What this exercise asks
• 1. In the interview about cooking from The French Laundry Cookbook, what did the interviewee first think about cooking from the book?
• 2. Condense the paragraph beginning "The French Laundry Cookbook, at first approach" from the interview about cooking from that book into a short bulleted list that keeps its main points.
• 3. Continue the interview about cooking from The French Laundry Cookbook, picking up after its final sentence and keeping the same first-person voice.

Quoted passage
-- Opening Marker --
Q. What made you pick The French Laundry Cookbook out of all the other tomes out there?

A. It's all in the timing, I suppose. You can read the story of how this whole blog started here. But I suppose the reason I was attracted to this book is because I thought it was impossible to cook from. And, I think you guys probably know me well enough by now to know that I'm the kind of person that if someone tells me I can't do something (even if the "someone" is just one of my other personalities), I'm stubborn enough to want to prove them wrong. And in this case, I felt like it was not just me doubting myself and/or suffering from general malaise in the kitchen, but also the mainstream consumer food media telling me through their programming and articles that real cooking is hard work and shouldn't be attempted because I'm clearly not smart enough. Apparently, processed foods and shortcuts are the way to go. In all honesty, it was either bitching about the state of dumbed-down food media to my friends (which I'd already done, and they were sick of hearing about it) or actually doing something about it. So, I decided to do something about it, and this is what clicked at that exact moment.

The French Laundry Cookbook, at first approach, is incredibly difficult, intimidating, a tad frightening and completely perfect, and made me feel like I had no clue what I was doing... until I got over myself and actually COOKED FROM IT. And the big secret of it all? None of these dishes are impossible for a home cook. It's true. It's all in the patience, organization, and willingness to take risk and try doing something you haven't before... and, the dedication to not half-assing it, and really trying to do it right, because there are reasons these dishes are done the way they are -- and I'm a far better cook (and a far better person, honestly) for having worked my way culinaryily and mentally through this book. It's not for everybody, but it was right for me.

Q. How has cooking from The French Laundry Cookbook changed your approach to cooking, and, aside from learning new techniques, how has it made you a better cook?

A. If anything, it's taught me that being a neat freak and a compulsive, list-making, hyper-organized planning maniac has its benefits! Doing this project has been illuminating in so many ways; let me see if I can capture them all...

It's made me a better cook because I've always wanted to be able to go to the market and be able to see an eggplant and instinctively know sixteen different ways I could do eggplant and be able to pick up all those ingredients while I was there, as well, without relying on a specific recipe from a magazine or book.
-- Closing Marker --
Information provided
-- Opening Marker --
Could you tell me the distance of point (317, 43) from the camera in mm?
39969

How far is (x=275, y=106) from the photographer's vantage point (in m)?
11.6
-- Closing Marker --
Responses for each task
• 1. The interviewee thought it was impossible to cook from.

• 2.
- At first, the book seemed difficult, intimidating, somewhat frightening and perfect, and made the writer feel clueless until actually cooking from it.
- None of its dishes are impossible for a home cook.
- Success takes patience, organization, a willingness to take risks and try new things, and a commitment to doing each dish right, because there are reasons the dishes are made the way they are.
- Working through the book made the writer a far better cook and a better person.
- The book isn't for everybody, but it was right for the writer.

• 3.
It's made me a better cook because I've really slowed down and thrown off the cloak of laziness and learned to love my kitchen all over again. It can be really hard sometimes to get excited about food and nourishment when you work all day, and for those who have kids, manage a job and your family and still be able to make something delicious when you come home at night. However, I think sometimes we can all fall into a trap of thinking that making good food is difficult, and it's really not. I applaud people (especially all those parents out there) who can get great food into themselves and their families without any stupid gimmicks or processed crap. It's not always easy for us single folk either, because so many of us are busy with a multitude of things and sometimes it's just easier to take the path of least resistance. But I've found great reward in reprioritizing some things in my life, and food is one of them. I don't eat in front of the TV anymore -- I set a place at the table (even if it's just me), and I pay attention to what I'm eating. Sometimes I read; sometimes I listen to music; but mostly, I have made it a priority to make time to cook well and eat well, and it's really made a difference in my overall health and happiness.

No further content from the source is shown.